= WORKING DATA =

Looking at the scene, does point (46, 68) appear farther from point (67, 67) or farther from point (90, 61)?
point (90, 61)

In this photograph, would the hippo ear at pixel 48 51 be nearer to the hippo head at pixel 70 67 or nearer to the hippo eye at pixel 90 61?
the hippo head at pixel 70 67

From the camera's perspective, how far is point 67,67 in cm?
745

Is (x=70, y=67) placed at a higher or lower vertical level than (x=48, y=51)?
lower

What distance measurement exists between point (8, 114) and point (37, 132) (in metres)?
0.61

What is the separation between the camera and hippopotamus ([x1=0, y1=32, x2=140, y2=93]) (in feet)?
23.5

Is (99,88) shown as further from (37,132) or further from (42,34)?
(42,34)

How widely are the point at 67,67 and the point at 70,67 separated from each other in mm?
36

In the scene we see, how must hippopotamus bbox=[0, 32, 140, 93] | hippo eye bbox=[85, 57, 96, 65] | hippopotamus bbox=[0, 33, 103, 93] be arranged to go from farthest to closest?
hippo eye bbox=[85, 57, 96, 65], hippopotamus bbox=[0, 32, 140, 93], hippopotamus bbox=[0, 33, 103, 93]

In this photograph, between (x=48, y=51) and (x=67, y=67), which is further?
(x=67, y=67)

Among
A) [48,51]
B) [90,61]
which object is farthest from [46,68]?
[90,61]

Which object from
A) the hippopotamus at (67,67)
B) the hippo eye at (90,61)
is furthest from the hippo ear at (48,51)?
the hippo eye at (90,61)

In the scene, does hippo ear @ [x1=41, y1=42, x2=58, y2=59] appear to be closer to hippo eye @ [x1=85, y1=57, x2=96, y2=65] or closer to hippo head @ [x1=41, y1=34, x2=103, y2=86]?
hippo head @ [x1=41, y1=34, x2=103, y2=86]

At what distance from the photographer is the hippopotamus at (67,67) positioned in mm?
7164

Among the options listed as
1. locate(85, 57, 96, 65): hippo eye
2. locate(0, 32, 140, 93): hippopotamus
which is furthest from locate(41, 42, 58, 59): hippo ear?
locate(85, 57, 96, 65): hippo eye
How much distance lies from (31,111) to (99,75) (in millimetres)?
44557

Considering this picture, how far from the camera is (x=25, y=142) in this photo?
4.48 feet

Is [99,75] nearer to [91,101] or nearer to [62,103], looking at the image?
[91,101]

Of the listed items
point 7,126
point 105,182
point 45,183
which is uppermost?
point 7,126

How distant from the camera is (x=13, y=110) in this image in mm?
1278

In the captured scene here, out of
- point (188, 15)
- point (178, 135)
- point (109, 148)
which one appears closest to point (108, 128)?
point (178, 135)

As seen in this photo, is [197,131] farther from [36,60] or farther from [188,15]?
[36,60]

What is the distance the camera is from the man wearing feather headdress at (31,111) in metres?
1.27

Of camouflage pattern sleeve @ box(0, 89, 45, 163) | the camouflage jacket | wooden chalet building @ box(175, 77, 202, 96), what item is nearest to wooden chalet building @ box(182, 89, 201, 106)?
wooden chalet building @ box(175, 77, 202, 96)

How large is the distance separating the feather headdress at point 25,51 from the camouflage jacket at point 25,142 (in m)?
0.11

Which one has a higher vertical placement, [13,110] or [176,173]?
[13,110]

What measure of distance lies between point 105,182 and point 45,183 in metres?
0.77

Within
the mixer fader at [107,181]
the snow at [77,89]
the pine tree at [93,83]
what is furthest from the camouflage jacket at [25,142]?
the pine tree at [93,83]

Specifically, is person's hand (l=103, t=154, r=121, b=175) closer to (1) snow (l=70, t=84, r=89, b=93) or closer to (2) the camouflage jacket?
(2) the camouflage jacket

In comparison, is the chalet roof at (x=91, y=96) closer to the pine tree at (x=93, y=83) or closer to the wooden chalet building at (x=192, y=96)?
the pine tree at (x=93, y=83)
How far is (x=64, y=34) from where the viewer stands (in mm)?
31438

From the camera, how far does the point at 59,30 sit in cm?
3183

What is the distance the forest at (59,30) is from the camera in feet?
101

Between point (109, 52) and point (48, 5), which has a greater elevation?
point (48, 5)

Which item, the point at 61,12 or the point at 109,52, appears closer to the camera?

= YOUR INSTRUCTIONS =
Find every line in the entries above that contains the string "building", matching case exactly, and copy each of those lines.

= ANSWER BELOW =
Of camouflage pattern sleeve @ box(0, 89, 45, 163) | the camouflage jacket | wooden chalet building @ box(175, 77, 202, 96), what item is nearest to wooden chalet building @ box(182, 89, 201, 106)?
wooden chalet building @ box(175, 77, 202, 96)
In comparison, is the chalet roof at (x=91, y=96) closer to the pine tree at (x=93, y=83) or closer to the wooden chalet building at (x=192, y=96)?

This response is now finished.